GIVEN PROBLEM. Repeat word for word the lines of the items, starting with the line that contains "What is the quantified" and going on through the last line of the items.

[Items from a spatial question set]

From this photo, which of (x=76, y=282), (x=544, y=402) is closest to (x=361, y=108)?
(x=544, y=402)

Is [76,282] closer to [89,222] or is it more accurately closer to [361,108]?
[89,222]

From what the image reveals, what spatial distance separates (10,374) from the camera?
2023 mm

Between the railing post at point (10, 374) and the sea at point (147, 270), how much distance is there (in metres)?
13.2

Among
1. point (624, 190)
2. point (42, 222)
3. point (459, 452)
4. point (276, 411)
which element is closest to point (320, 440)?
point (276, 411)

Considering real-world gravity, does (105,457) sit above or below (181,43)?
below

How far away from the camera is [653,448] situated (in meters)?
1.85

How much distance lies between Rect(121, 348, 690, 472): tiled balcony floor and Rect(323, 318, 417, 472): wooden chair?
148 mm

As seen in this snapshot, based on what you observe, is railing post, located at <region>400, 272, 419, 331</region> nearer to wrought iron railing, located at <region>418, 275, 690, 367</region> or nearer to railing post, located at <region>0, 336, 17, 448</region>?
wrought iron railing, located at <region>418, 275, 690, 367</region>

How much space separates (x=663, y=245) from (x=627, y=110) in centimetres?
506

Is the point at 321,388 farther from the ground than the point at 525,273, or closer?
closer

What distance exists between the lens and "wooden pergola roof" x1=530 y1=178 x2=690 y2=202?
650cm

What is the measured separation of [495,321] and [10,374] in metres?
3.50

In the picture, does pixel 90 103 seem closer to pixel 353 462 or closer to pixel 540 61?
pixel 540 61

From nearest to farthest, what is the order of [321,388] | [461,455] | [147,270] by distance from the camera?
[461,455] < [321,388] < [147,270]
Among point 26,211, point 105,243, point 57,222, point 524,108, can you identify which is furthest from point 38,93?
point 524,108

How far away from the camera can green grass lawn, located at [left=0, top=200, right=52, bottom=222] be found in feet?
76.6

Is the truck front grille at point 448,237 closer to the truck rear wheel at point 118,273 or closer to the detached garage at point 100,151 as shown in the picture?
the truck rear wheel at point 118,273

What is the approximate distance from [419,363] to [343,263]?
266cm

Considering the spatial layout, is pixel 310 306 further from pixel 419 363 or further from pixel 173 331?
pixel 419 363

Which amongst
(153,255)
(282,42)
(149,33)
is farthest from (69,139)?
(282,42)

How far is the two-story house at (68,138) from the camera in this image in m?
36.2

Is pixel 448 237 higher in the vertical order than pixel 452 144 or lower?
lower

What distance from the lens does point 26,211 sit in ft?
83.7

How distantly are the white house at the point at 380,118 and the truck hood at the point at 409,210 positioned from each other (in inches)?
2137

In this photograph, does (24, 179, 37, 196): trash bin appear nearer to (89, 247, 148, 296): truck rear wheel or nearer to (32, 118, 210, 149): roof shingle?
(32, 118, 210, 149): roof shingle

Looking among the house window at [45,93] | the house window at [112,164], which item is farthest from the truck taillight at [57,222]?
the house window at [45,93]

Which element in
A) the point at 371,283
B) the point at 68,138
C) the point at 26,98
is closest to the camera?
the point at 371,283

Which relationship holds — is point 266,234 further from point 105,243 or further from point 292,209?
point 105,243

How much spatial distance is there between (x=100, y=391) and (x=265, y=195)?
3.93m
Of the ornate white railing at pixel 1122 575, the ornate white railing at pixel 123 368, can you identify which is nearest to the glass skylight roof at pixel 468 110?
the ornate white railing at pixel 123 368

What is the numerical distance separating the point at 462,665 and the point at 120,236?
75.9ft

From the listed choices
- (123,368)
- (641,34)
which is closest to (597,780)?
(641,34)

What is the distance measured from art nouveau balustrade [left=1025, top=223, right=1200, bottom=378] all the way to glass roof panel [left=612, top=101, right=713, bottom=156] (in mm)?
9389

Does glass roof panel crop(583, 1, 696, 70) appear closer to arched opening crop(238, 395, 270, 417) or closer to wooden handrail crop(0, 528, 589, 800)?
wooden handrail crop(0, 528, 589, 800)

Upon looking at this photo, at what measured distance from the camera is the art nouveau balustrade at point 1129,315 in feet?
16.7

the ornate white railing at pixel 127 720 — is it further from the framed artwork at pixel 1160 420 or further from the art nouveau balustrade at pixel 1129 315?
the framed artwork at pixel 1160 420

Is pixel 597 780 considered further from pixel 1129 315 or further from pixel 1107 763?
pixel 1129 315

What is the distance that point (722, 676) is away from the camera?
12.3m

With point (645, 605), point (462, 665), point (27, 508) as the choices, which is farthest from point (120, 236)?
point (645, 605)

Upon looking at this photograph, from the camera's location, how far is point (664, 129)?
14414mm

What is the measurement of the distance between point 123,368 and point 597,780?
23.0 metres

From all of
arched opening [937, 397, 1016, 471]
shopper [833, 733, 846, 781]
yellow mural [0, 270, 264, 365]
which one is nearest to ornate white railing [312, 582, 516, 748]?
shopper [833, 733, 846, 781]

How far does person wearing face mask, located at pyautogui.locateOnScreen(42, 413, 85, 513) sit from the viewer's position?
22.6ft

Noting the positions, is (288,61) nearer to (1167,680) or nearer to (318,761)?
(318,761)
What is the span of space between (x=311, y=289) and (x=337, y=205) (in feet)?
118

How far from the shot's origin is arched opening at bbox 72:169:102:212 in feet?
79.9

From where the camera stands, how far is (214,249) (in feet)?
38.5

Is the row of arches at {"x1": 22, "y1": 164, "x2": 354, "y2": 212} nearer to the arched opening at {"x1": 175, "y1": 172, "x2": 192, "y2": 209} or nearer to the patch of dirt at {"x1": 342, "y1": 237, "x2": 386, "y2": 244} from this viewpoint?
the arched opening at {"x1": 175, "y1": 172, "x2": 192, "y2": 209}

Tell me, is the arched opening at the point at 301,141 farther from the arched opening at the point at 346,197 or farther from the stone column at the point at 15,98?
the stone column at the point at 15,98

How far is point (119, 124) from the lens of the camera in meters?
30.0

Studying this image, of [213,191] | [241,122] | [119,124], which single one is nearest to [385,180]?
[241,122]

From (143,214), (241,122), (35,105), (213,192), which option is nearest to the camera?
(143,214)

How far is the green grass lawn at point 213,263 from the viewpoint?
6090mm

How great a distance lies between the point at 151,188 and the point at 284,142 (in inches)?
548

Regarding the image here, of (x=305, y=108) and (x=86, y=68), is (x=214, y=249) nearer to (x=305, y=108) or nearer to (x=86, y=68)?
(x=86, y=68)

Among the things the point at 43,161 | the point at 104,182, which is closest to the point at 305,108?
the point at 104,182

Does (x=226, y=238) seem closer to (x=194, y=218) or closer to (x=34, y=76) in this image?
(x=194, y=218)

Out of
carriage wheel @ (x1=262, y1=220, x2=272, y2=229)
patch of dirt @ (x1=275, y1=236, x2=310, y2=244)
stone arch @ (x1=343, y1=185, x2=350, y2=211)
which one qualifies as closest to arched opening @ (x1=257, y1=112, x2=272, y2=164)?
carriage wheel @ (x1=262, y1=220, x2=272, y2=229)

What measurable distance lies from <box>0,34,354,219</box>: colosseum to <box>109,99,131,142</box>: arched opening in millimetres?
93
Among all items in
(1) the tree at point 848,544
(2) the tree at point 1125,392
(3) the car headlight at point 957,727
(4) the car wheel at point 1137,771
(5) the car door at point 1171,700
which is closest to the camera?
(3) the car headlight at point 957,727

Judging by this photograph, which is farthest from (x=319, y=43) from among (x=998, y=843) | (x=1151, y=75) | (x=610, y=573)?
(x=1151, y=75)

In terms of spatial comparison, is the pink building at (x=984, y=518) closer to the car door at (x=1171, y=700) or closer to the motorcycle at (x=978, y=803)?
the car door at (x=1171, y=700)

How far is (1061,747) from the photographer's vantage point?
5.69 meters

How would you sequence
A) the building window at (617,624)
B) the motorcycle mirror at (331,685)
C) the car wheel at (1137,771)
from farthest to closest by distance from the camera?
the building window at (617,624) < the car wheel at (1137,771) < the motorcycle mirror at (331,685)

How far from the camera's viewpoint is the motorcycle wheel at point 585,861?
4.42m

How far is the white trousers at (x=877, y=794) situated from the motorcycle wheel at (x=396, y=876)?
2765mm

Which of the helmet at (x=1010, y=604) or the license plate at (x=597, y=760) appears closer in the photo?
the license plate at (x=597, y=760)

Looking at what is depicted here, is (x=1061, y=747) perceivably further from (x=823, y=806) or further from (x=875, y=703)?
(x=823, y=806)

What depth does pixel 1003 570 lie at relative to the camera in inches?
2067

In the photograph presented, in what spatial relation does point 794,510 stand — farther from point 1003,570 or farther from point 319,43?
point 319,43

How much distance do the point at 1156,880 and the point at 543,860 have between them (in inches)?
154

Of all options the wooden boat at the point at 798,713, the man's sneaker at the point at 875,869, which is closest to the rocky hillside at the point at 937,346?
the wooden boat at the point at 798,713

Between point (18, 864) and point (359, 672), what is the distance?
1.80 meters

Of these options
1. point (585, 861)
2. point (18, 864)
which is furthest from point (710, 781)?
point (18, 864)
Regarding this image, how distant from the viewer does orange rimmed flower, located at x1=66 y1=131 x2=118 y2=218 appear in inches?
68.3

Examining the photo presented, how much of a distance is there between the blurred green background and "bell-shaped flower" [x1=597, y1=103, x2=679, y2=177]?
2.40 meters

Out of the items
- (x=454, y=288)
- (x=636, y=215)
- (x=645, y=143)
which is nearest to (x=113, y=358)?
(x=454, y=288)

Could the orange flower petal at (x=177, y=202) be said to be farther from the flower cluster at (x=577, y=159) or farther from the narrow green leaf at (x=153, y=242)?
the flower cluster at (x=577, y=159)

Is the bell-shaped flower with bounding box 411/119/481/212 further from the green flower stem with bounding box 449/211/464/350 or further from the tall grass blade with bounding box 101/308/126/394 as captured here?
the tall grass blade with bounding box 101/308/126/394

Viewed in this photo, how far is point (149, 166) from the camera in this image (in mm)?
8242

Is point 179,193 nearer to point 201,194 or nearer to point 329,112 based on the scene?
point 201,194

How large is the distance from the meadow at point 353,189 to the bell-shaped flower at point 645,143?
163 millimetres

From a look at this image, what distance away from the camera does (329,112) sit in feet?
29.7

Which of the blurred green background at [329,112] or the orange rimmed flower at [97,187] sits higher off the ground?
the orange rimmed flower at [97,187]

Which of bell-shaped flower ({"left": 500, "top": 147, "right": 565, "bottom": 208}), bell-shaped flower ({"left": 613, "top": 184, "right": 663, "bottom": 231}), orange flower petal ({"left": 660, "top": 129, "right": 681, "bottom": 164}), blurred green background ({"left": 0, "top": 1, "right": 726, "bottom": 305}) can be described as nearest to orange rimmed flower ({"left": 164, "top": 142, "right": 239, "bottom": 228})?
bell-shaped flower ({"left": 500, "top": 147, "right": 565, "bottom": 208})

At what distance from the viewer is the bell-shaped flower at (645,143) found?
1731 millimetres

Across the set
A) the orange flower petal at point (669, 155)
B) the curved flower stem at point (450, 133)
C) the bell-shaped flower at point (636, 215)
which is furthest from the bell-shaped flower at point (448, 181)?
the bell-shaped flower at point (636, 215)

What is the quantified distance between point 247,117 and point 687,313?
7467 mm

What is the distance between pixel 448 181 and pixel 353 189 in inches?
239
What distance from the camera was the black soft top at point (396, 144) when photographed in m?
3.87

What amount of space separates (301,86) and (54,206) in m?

RESPONSE TO THIS EXERCISE.
What is the quantified distance between point 247,117 and point 687,313?
7467 mm

What is the distance between pixel 448 181 and pixel 353 189 in inches?
239
What distance from the camera was the black soft top at point (396, 144) when photographed in m?
3.87

What amount of space separates (301,86) and (54,206) in m?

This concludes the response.